As the situation in the Oosterbeek perimeter became increasingly difficult, General Urquhart decided on a withdrawal across the Lower Rhine. This was made possible as elements from XXX Corps had now reached Driel on the far bank from Oosterbeek, and units from the Royal Engineers and Royal Canadian Engineers were on standby. These consisted of 260th Field Company RE and 23rd Field Company CE at the point opposite 1st Airborne Division's perimeter, and 553rd Field Company RE and 20th Field Company CE, a mile downstream at the point where the 4th Dorsets had crossed the day before.

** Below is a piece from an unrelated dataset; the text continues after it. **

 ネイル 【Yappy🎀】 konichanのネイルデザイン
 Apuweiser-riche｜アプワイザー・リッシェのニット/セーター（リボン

This became Operation Berlin, which took place in the darkness of the night of 25th/26th September 1944. The Engineers made repeated crossings, and while estimates vary, it is accepted that more than 2,000 men were evacuated from the Perimeter. The last crossing was finished by 0545 hours on the morning of the 26th. A number of boats had been knocked out by the Germans on the high ground at Westerbouwing, and fatal casualties amount to 7 men among the Canadians.

A good account of the operation comes from Major General H.Essame's The 43rd Wessex Division at War 1944-1945 (William Clowes and Sons Ltd 1952):

A night of intense blackness descended with heavy rain. It was so dark that men had to walk in front of the vehicles and even they could scarcely be seen by the drivers... On the far bank the burning factory cast a light over the dark swirling waters of the river. Sustained and accurate machine-gun fire from the direction of the railway bridge up river clipped the near bank.

At nine o'clock the whole Divisional artillery opened up with overwhelming effect... the noise was deafening and awesome as the first parties of Sappers carried the assault boats over the dyke walls and down to the water's edge. The crews dipped their oars and disappeared into the darkness. More boats followed. Punctually at 9.40pm the first reached the far side and waited for the Airborne troops who were due at ten.

Luckily the dark night, the heavy rain and the strong wind concealed the unobtrusive move of the Airborne Division down to the river bank and the waiting boats. They embarked. Soon the first flotilla had brought across about a hundred men and some wounded, and returned to the north bank. Throughout the night the Sappers crossed and re-crossed the river.... the Canadian storm boats plied manfully to and fro across the river. Still the work went on. The strong current carried some of the boats down-stream. Crews became strained and tired and had to be increased, first to six men and then to eight... by dawn over 2,000 men of the Airborne Division had been swiftly passed to the rear.

The memorial was erected overlooking the site of the crossing in September 1989, and bears the badge of both the Royal Engineers and Royal Canadian Engineers.